» Extract to read:

— start —

So here's the equation for composition.
And this one little equation explains everything there is to know.
It reads h of X equals f of g of x.
And that one tiny equation captures all there is to know about function composition.
If you get this, everything else is just implications.
So I'll break it down piece by piece.
On the right hand side of that equation, we have two functions f and g, and we're talking about mathematical functions right now, but JavaScript of functions, we can kind of, sort of think of them as equivalent.
Now when we compose two functions together, we get a new function and we're calling this one h, and if we give h some value x, then we get back a new value.
Now to work out what that value is when we first pass our value into x value x into g, because we work from the inside out, then we take the value return from that and pass it into f.
And that gives us our final result-h of x.
And I get it.
All of this is kind of abstract.
But the key point here is that we can create a new function h by combining two other functions: f and g.
And once we have that, we can treat it like any other function.
It's no different from f or g-doesn't need any special treatment.
It's a plain function, just like any other function.
We don't need any special tools to do this.
It's kind of built into how functions work.
And mathematicians, they have a special notation for describing composition.
They use this thing called the dot operator, which looks a little bit like a bullet.
So we'd write the composition of f and g as f dot g.
And that's the mathematical explanation.
And by now you're probably thinking, well, well done, James, you've done a great job of demonstrating that composition is both boring and kind of obvious.
I mean, most of you will probably be intuitively familiar with how functions work.
None of this is particularly new or mind blowing.
And what does this have anything to do with JavaScript?
Well, like mathematics, composition is built into JavaScript functions too.
So for example, if we have two functions, f and g and they both return values, then we can compose them together using a similar syntax.
So here we have cost h equals a function that takes some value x and returns, the composition of f and g.

— end —

» Extracted material:
— start —

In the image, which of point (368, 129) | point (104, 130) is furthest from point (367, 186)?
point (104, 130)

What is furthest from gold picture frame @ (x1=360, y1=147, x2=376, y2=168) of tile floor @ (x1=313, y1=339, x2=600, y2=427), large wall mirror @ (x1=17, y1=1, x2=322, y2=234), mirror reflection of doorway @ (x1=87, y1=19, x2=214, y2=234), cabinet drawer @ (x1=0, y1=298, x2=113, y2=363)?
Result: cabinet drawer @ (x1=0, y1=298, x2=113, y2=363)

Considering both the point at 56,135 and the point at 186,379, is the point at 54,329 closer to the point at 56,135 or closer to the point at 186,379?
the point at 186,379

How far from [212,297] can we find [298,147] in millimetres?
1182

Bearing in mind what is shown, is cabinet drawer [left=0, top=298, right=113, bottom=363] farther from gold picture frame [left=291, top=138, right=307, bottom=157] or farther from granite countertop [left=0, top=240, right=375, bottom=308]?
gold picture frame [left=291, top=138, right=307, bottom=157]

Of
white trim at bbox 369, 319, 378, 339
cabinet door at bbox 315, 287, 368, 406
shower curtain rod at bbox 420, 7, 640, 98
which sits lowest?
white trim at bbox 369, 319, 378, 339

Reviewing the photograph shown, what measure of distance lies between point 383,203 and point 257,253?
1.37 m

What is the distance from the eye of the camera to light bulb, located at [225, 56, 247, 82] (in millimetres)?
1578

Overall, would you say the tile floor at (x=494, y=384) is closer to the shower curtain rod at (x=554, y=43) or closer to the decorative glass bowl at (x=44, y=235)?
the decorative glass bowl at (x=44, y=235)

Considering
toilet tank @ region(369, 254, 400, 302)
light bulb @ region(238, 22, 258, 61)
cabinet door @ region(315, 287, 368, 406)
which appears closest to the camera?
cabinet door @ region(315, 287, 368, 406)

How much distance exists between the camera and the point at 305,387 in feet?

— end —

Return the full passage on function composition word for word. Work only from the passage on function composition and leave the lines aside.

So here's the equation for composition.
And this one little equation explains everything there is to know.
It reads h of X equals f of g of x.
And that one tiny equation captures all there is to know about function composition.
If you get this, everything else is just implications.
So I'll break it down piece by piece.
On the right hand side of that equation, we have two functions f and g, and we're talking about mathematical functions right now, but JavaScript of functions, we can kind of, sort of think of them as equivalent.
Now when we compose two functions together, we get a new function and we're calling this one h, and if we give h some value x, then we get back a new value.
Now to work out what that value is when we first pass our value into x value x into g, because we work from the inside out, then we take the value return from that and pass it into f.
And that gives us our final result-h of x.
And I get it.
All of this is kind of abstract.
But the key point here is that we can create a new function h by combining two other functions: f and g.
And once we have that, we can treat it like any other function.
It's no different from f or g-doesn't need any special treatment.
It's a plain function, just like any other function.
We don't need any special tools to do this.
It's kind of built into how functions work.
And mathematicians, they have a special notation for describing composition.
They use this thing called the dot operator, which looks a little bit like a bullet.
So we'd write the composition of f and g as f dot g.
And that's the mathematical explanation.
And by now you're probably thinking, well, well done, James, you've done a great job of demonstrating that composition is both boring and kind of obvious.
I mean, most of you will probably be intuitively familiar with how functions work.
None of this is particularly new or mind blowing.
And what does this have anything to do with JavaScript?
Well, like mathematics, composition is built into JavaScript functions too.
So for example, if we have two functions, f and g and they both return values, then we can compose them together using a similar syntax.
So here we have cost h equals a function that takes some value x and returns, the composition of f and g.